The Georg Eckert Institute and the Peace Research Institute in the Middle East produced a joint textbook of Israeli and Palestinian history in 2008. It’s a really interesting concept, where the same events are told from Israeli and Palestinian perspectives on opposite pages, with space in between for students to write their reactions to the two histories. This kind of textbook teaches students that there are always two – very often multiple – contrasting versions of history, which will hopefully encourage tolerance. Unfortunately, the textbook is not currently used (at least officially) in Israel or Palestine.
Then there’s the Internet, the great equalizer. At least when your government doesn’t block sites because they are “corrupting the minds of the youth” or they “go against the national character” (China, Iran, I’m looking at you). And when you already have a filter of sorts to distinguish between reputable sources and bullsh*t sources. I would say when you have the ability to distinguish between fact and opinion, but that may be asking for too much considering our senior politicians and leaders can’t seem to do that (ahem, male members of the Republican Party?). But at least you can Google a historical event and find differing opinions, and maybe even filter out the most likely version.

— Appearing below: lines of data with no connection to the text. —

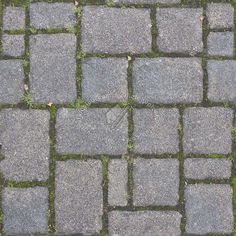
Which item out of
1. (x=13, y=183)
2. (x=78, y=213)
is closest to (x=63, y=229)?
(x=78, y=213)

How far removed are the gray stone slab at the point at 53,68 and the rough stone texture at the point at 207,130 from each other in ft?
2.74

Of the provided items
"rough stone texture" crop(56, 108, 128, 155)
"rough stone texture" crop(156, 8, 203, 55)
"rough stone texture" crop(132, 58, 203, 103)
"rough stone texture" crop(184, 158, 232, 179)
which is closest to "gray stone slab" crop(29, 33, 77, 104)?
"rough stone texture" crop(56, 108, 128, 155)

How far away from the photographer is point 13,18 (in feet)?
11.6

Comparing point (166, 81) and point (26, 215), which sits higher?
point (166, 81)

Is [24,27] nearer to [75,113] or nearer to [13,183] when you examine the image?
[75,113]

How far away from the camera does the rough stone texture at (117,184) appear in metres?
3.45

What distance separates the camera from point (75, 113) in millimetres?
3480

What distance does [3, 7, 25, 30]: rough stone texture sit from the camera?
11.6 ft

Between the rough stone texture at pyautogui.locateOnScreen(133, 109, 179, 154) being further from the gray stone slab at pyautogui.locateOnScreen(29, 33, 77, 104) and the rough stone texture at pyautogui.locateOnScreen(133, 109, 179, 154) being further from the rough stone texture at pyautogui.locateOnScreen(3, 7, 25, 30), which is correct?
the rough stone texture at pyautogui.locateOnScreen(3, 7, 25, 30)

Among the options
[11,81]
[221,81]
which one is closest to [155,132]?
[221,81]

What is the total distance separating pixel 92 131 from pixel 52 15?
0.87m

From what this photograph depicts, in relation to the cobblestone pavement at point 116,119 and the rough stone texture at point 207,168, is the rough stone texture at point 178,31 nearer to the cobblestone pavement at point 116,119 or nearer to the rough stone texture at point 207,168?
the cobblestone pavement at point 116,119

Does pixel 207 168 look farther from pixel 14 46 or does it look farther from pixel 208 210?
pixel 14 46

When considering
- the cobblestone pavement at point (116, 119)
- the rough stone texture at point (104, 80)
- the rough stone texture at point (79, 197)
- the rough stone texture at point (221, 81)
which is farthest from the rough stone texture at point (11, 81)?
the rough stone texture at point (221, 81)
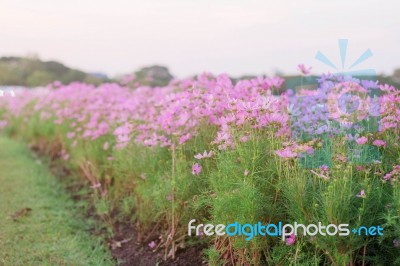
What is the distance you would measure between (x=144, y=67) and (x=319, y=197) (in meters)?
7.65

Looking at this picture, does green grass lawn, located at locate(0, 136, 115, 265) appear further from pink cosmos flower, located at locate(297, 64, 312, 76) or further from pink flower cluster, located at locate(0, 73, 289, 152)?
pink cosmos flower, located at locate(297, 64, 312, 76)

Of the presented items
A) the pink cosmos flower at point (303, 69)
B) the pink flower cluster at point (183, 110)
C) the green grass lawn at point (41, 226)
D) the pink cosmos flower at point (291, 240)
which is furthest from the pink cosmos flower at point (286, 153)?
the green grass lawn at point (41, 226)

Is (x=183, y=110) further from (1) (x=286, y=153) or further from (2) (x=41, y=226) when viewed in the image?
(2) (x=41, y=226)

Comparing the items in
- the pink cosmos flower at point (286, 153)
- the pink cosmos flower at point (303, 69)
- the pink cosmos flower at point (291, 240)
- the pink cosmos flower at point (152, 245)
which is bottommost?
the pink cosmos flower at point (152, 245)

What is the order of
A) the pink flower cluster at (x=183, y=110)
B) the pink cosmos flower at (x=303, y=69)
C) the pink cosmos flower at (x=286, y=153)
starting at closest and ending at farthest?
the pink cosmos flower at (x=286, y=153), the pink flower cluster at (x=183, y=110), the pink cosmos flower at (x=303, y=69)

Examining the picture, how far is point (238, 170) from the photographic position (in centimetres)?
277

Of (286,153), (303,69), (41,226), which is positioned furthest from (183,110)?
(41,226)

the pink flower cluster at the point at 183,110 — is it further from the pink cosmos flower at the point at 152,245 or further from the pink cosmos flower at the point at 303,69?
the pink cosmos flower at the point at 152,245

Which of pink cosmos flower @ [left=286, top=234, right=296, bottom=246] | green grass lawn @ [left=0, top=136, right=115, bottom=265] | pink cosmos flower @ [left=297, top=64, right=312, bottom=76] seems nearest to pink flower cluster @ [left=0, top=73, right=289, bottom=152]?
pink cosmos flower @ [left=297, top=64, right=312, bottom=76]

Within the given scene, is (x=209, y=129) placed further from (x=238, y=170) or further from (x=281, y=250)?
(x=281, y=250)

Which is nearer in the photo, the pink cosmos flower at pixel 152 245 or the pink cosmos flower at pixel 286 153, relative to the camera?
the pink cosmos flower at pixel 286 153

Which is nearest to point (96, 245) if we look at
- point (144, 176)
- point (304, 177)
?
point (144, 176)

In terms of how this relevant to my work, it’s not really. At least not directly. Using a textbook to teach a language is a bit different than using one to teach history, and in any case I don’t use the government-issued English textbooks because they are quite frankly terrible. It’s like a semi-trained parrot dictated the book. But I wonder about the history and language textbooks in Kurdish, what they include and how they portray Kurds, Kurdistan, and their neighbors. There is probably more ideological dissemination in the Kurdish textbooks than in other countries, because the Kurdish national identity remains threatened.
I’ll either have to learn enough Kurdish to read the textbooks myself, or like a smart person would do, just ask someone who can read Kurdish. In the meantime, any thoughts, comments, enlightenments?